Original post by banterboyI'll try, i find some parts confusing myself. In the book i have by him (The Nature of necessity) it's like a 20 page argument.
Well, basically, there's an atheistic argument that goes roughly like this:
1. God is omnipotent.
2. God is omni-benevolent
3. Evil exists in the possible world A.
4. 3 contradicts one or both of 1 or 2.
5. So God cannot exist in A.
6. A is the actual world.
7. God does not exist in the actual world.
(btw possible worlds are just complete sets of non contradictory propositions which account for each other, so there is a possible world which is exactly the same apart from I have blue not brown hair. There are no possible worlds where I dye my hair blue successfully but have entirely brown hair.).
When the theist points out that evil is required for free will, the atheist tends to say
"God could have made some possible world P where free will exists and no evil occurs, otherwise he wouldn't be omnipotent".
Plantinga therefore says that any morally relevant definition of free will has to include the ability to do evil on every possible world (Call this def.1). Plantinga calls this Transworld Depravity.
So suppose I can choose to kill someone or not to kill someone on world A at time t, and i can't kill someone and not kill someone at t. I will use this as an example, but the point extends to the moral decisions of everyone in a possible world.
Call the world in which i choose not to A1, the one where i do A2.
Suppose God could instantiate possible world A1.
Then by def.1 and def.2 "I do not have free will with respect to the fact I did not kill someone at t in world A1. As By def.1, free will requires my ability to make the morally relevant choices P and not P in the same possible world. So, if God creates a world in which not P must obtain, and therefore P is impossible, I have no free will to choose P or not P. So I am not free on world A1.
Therefore, if God creates a world A1, where it is impossible that i choose to kill, God has on that world removed evil by removing free will.
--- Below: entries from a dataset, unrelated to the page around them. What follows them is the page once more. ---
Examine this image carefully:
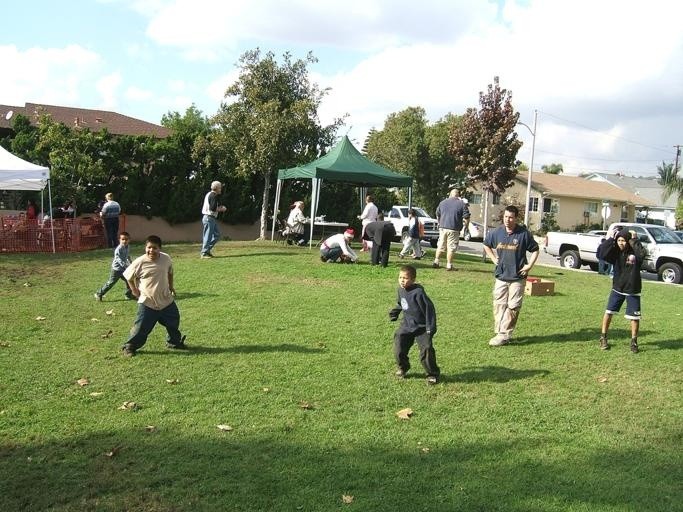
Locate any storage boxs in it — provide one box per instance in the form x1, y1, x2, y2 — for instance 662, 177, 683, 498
523, 277, 555, 296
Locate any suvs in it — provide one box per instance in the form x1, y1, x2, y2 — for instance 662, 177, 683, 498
384, 205, 439, 248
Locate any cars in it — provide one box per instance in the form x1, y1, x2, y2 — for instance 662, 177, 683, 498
459, 219, 488, 242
In A1, therefore, God has not "created a world in which myself and everyone else freely chooses not to do evil", he has simply attained the world in which moral evil does not occur.
Now imagine I am on A2, and that God's will does not enforce my murderous choice on A2. Also suppose that on A2, up until time t when i actually kill the bastard, the proposition I could choose not to kill him, is true. Universalise this to everyone on A2, and we have it that:
For all morally evil choices on world A2, it is possible that they could have been avoided.
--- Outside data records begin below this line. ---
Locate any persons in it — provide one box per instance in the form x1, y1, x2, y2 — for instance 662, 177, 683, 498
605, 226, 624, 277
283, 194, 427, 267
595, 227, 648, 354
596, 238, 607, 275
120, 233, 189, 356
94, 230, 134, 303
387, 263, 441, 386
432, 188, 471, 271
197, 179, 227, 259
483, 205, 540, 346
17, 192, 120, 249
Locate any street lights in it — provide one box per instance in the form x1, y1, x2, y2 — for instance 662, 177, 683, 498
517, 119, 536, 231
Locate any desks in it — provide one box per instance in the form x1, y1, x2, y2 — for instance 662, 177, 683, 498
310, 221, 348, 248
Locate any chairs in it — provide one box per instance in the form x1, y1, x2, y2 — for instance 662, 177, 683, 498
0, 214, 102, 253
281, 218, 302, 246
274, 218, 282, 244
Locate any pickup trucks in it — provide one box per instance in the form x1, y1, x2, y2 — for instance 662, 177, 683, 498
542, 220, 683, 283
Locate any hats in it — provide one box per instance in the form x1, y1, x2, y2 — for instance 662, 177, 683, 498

As a crucial consequence of that, however unlikely; on a world like A2, it is possible that humans have free will and always choose the morally good option.
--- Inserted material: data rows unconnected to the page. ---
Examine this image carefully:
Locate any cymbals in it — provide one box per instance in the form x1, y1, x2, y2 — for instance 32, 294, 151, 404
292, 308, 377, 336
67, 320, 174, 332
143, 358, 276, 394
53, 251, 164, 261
Now make one final assumption. God prefers his children to have free will than for them to lack free will but have no evil in their lives. Given an even elementary understanding of Christian theology, this assumption is surely desirable.
Now we have established the premises we need to make the following argument:
1.The best possible world for an omnibenevolent and omnipotent God is one where free will exists and evil does not occur.
2. Morally significant free will requires that on every world one has free will, one can choose between a moral and immoral action.
3. It is impossible for him to actualise a world like A1 where "everyone freely chooses good all the time", because on that world no one can choose evil, and by 2. this world does not contain free will, making it an impossible world.
4. If God actualises a world like A2, then it is possible but not necessary that everyone freely chooses good.
5. Given 1, 2 and 3, this is best possible world even an omnipotent God could create.
6. Therefore, there is no contradiction between evil occurring on a world like A2 and God's omnipotence/omnibenevolence.
7. Our world is like that of A2 in the relevant respects.
8. Therefore, and omnibenevolent and omnipotent God can exist in the actual world.
I hope that explains the core of the argument somewhat.